The Human Resources Analytics is a dataset providing informations on the situation and work of several ten of thousands employees. In this task i'll focus on one very important question : Why employees are leaving the company ? To tackle this question , this solution combines data exploration analysis and modeling. This dataset is perfect for this kind of detailed data exploration because it contains a few number of features a large number of individual, so we can perform robust statistics. Firstlty, ill globally explore the dataset, then ill focus on a detailed exploration analysis of the stayed/left employees and i'll end by the data modeling. Finally, this solution gets the accuracy 99.0666% . More details are in report.
- Numpy
- Pandas
- scikit-learn
- matplotlib
- seaborn
- HR_comma_sep.csv : training data.
- human_resources_analytics.py : illustrate the process of handling and visulizing features.

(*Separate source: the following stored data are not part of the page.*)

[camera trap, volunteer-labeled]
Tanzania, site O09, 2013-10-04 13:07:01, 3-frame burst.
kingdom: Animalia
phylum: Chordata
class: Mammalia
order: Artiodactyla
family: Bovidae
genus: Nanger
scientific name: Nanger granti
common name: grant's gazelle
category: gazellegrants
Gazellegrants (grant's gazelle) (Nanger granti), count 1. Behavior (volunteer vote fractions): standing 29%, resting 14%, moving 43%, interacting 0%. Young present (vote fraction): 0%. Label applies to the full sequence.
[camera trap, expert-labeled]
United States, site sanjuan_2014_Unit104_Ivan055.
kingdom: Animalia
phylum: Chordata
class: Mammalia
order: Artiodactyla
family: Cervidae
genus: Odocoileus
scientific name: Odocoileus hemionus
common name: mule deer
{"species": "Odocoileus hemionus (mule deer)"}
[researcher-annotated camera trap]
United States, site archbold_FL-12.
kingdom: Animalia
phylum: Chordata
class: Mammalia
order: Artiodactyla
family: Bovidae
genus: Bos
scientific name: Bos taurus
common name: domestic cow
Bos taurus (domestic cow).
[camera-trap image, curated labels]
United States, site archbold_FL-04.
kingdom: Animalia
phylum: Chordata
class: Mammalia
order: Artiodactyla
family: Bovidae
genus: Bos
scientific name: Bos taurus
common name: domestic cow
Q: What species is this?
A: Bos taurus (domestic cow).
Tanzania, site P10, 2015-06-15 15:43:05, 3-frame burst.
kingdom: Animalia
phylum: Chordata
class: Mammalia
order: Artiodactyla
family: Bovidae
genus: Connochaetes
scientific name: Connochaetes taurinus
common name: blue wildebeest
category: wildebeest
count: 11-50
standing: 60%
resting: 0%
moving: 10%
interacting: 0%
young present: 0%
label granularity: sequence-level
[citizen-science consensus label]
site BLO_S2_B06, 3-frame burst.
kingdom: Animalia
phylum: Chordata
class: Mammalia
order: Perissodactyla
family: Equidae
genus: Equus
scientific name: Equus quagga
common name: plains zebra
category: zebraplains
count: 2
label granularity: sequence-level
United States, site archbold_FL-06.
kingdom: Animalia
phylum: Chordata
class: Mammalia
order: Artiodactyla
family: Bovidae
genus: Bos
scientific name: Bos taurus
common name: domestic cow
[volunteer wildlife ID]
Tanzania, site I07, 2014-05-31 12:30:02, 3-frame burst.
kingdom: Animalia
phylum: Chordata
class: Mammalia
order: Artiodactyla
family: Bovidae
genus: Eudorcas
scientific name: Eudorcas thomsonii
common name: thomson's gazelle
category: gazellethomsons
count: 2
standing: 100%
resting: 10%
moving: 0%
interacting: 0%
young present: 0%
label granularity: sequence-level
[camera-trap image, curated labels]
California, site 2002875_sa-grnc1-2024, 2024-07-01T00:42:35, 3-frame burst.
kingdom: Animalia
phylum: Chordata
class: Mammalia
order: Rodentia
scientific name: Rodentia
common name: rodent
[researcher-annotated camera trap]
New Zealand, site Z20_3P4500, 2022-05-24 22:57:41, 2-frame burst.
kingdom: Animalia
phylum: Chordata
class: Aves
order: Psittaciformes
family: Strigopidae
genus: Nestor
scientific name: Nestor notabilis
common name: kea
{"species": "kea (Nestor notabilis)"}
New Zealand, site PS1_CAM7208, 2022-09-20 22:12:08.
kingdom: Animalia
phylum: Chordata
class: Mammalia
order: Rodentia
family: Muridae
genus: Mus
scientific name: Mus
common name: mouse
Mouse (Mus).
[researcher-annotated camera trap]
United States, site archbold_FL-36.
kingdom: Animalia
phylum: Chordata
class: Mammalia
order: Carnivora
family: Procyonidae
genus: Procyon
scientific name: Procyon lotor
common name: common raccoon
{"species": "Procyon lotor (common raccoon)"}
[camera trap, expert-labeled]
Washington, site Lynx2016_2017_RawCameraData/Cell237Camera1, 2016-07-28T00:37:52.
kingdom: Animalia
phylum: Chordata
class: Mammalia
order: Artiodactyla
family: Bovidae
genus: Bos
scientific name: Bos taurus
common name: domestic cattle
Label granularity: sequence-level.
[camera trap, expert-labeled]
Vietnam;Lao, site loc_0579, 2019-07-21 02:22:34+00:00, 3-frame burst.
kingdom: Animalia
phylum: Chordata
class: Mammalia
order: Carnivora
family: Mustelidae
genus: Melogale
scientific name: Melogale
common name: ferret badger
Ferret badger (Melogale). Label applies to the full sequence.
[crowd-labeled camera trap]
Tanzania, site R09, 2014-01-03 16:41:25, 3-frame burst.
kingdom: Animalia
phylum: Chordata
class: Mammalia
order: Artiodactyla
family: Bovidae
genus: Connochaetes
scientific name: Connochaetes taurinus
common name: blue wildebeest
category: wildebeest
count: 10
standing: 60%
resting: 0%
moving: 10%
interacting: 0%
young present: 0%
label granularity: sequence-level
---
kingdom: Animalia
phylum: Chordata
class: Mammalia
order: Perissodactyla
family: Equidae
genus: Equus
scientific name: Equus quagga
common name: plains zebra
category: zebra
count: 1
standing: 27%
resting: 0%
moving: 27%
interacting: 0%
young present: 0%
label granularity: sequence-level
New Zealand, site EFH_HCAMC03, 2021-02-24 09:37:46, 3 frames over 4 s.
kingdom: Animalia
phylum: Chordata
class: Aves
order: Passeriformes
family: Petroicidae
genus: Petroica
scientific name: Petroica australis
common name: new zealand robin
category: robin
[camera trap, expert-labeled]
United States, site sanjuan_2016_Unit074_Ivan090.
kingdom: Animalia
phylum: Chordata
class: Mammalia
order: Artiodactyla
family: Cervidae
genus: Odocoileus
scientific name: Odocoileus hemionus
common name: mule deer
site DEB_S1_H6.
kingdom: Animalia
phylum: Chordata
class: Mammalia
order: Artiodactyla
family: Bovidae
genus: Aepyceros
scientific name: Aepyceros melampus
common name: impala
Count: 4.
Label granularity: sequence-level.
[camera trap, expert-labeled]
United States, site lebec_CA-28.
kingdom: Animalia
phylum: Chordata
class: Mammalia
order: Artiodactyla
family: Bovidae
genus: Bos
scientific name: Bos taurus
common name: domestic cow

And use machine learning method to do the classification.
- Modeling.py : encapsulate some commone functions in sklearn in order to train a model;
Expalain how to run the function of the model
Please run the functions in the main function (if __name__ == "__main__");
And the function can work after dropping '#'
If you just want to see the performace of the model, you can direct to 13.Modeling
data=pd.read_csv("HR_comma_sep.csv")
print (data.info())
data = data.rename(columns={'satisfaction_level': 'satisfaction',
'last_evaluation': 'evaluation',
'number_project': 'projectCount',
'average_montly_hours': 'averageMonthlyHours',
'time_spend_company': 'yearsAtCompany',
'Work_accident': 'workAccident',
'promotion_last_5years': 'promotion',
})
plot_categorical_features(plot=True)
plot_binary_features(plot=True)
plot_numerical_features(plot=True)
plot_other_features(plot=True)
plot_feature_corr(True)
#a. satisfaction
plot_left_satisfaction(plot=True)
#b. projectCount
plot_left_projectCount(plot=True)
#c. evalution
plot_left_evaluation(plot=True)
#d. averageMonthlyHours
plot_left_averageMonthlyHours(plot=True)
#e. yearsAtCompany
plot_left_yearsAtCompany(plot=True)
#a. create new feature avg_hour_project
data['avg_hour_project'] = (data['averageMonthlyHours'] * 12) / data['projectCount']
#b. create new feature evaluation_project
data['evaluation_project'] = data['evaluation']/data['projectCount']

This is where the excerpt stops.